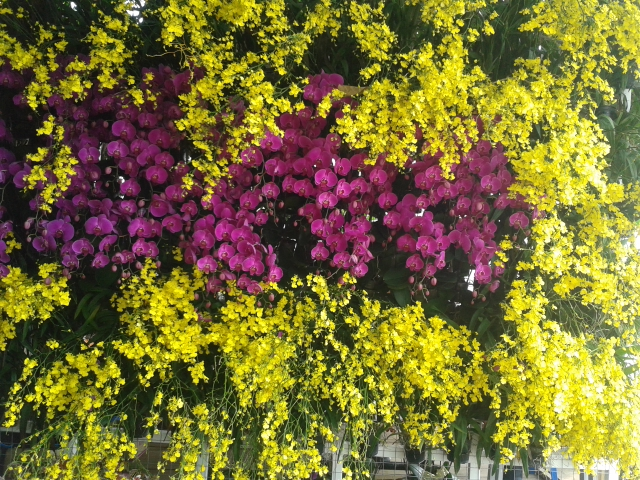 purple-yellow-orchids-wall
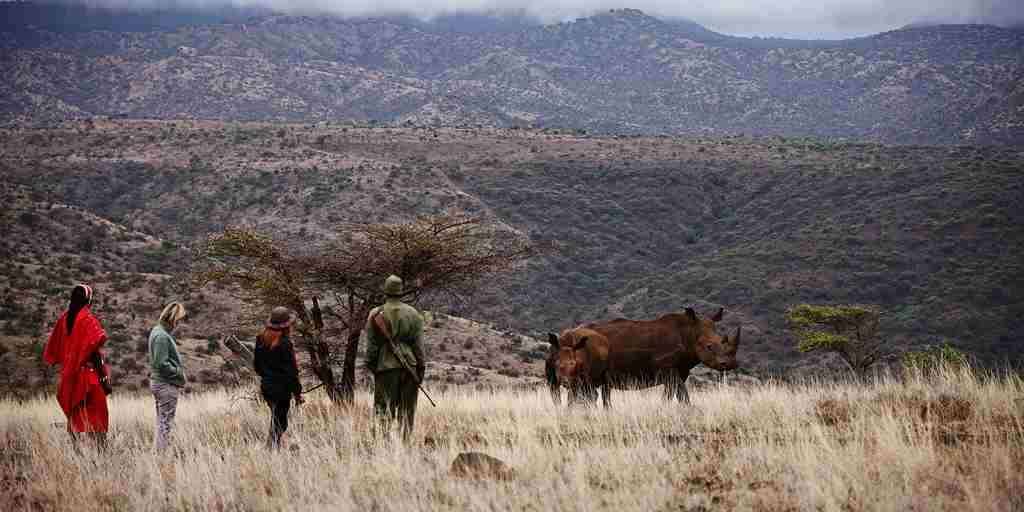 guided walks in the conservancy.jpg
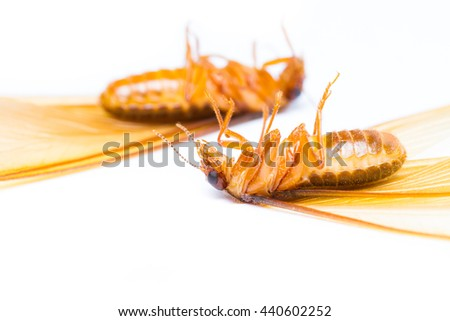 alate or termite white ant on white background - stock photo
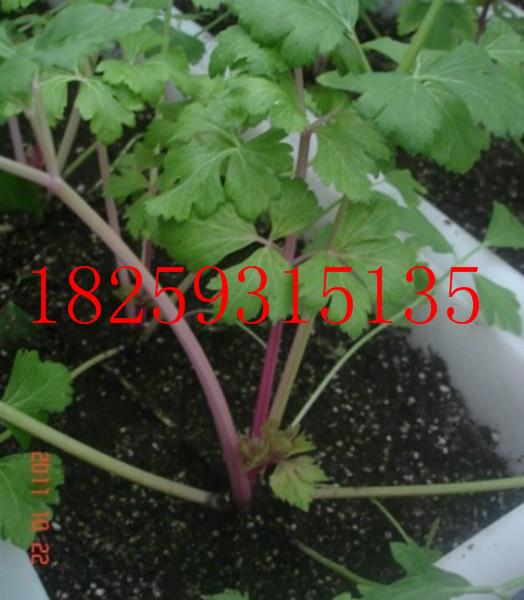 红芹菜种子价格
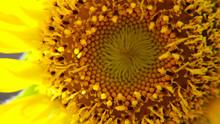 Closeup Of Discs Floret Of A Sunflower.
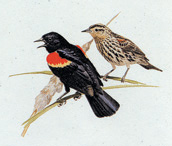 Red-Winged Blackbirds Stationery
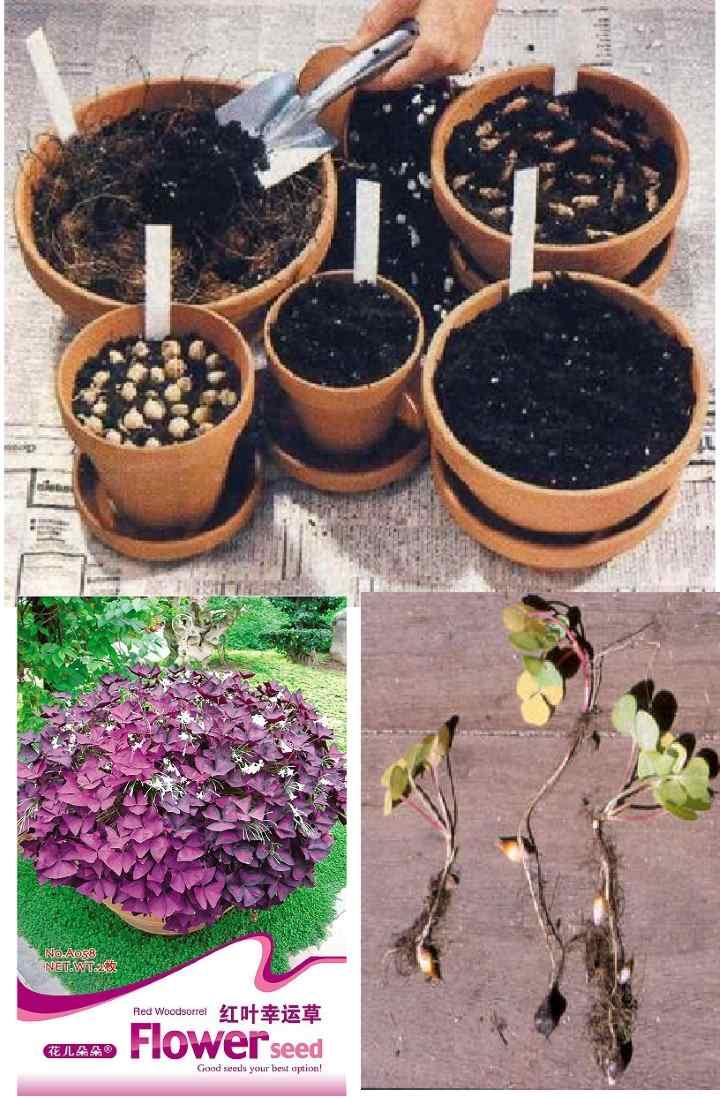 Цветок кислица: уход в домашних условиях, фото, посадка, размножение оксалиса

- _What needs to be done_: Omitting all pictures, retype exactly the lines from the line containing "guided walks in the conservancy.jpg" down to the last line above, both ends included.

- _Task solution_:
 guided walks in the conservancy.jpg
 alate or termite white ant on white background - stock photo
 红芹菜种子价格
 Closeup Of Discs Floret Of A Sunflower.
 Red-Winged Blackbirds Stationery
 Цветок кислица: уход в домашних условиях, фото, посадка, размножение оксалиса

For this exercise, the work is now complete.